Oliver Cromwell
On 15 August 1649 Oliver Cromwell landed in Ireland, besieging the town of Drogheda before he rampaged through the country. Much has been written about Cromwell, but what of his son, Henry, and his connection with Ireland? Here the Irish Press in March 1982 reports on Cromwell’s son:
Window on the Past Son of Cromwell
HENRY, Oliver Cromwell s fourth son, had much of his father in him. He learned his soldiering under his parent in the Civil War in England and later in Ireland, and by the time peace returned to both countries he was an important figure as much because of his own abilities as of his name.

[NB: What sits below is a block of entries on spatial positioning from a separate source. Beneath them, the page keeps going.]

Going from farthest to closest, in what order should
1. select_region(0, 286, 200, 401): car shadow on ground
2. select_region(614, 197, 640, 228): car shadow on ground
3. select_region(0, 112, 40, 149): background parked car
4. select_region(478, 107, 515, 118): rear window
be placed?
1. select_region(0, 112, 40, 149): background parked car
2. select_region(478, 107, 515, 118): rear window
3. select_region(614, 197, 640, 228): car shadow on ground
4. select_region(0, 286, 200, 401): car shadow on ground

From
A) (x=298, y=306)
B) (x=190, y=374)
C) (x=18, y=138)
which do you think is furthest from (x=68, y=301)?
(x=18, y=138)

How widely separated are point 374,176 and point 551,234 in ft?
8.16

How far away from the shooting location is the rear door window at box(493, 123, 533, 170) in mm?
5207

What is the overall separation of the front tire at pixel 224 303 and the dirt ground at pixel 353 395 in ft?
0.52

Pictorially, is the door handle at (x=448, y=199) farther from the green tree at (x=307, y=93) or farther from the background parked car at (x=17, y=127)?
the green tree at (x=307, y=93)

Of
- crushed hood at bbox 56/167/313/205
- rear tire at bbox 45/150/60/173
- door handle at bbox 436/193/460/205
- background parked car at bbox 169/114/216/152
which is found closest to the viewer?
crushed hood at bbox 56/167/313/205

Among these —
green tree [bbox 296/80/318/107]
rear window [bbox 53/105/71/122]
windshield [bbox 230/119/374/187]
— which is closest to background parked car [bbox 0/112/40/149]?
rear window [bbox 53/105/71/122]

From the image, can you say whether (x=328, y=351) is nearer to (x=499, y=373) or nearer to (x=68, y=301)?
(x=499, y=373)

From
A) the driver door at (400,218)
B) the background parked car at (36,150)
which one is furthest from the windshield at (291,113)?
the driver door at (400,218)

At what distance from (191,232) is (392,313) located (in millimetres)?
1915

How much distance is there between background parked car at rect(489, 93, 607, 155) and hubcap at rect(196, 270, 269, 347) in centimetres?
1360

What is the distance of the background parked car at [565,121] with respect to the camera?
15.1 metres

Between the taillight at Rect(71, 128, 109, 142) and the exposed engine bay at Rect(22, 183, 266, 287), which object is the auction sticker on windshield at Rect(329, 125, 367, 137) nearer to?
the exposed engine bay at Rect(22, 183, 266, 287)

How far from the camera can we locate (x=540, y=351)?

He returned to Ireland as his father's emissary to the army and be found himself shortly in charge of the entire administration. With typical efficiency he accelerated the export of Irish women and children as slaves to the West lndies where they and their descendants would be of some value to English commercial interests.
To the entire question of the transportation of Catholics he gave very great attention and at one time he proposed sending one large batch of nearly two thousand boys of between ten and fourteen, presumably on the theory that they would at that age adapt easily to slavery. At the same time, however, he was impatient of some of the petty restrictions imposed on Irish Catholics…
He was well rewarded for his work in Ireland with substantial estates in Meath and Galway and even after England had decided that it bad had enough of his seed and breed he was confirmed by the new royalist government in his Irish possessions. However, sometime after his death on March 23rd, 1674, these estates passed out of his family's ownership. SJ.L.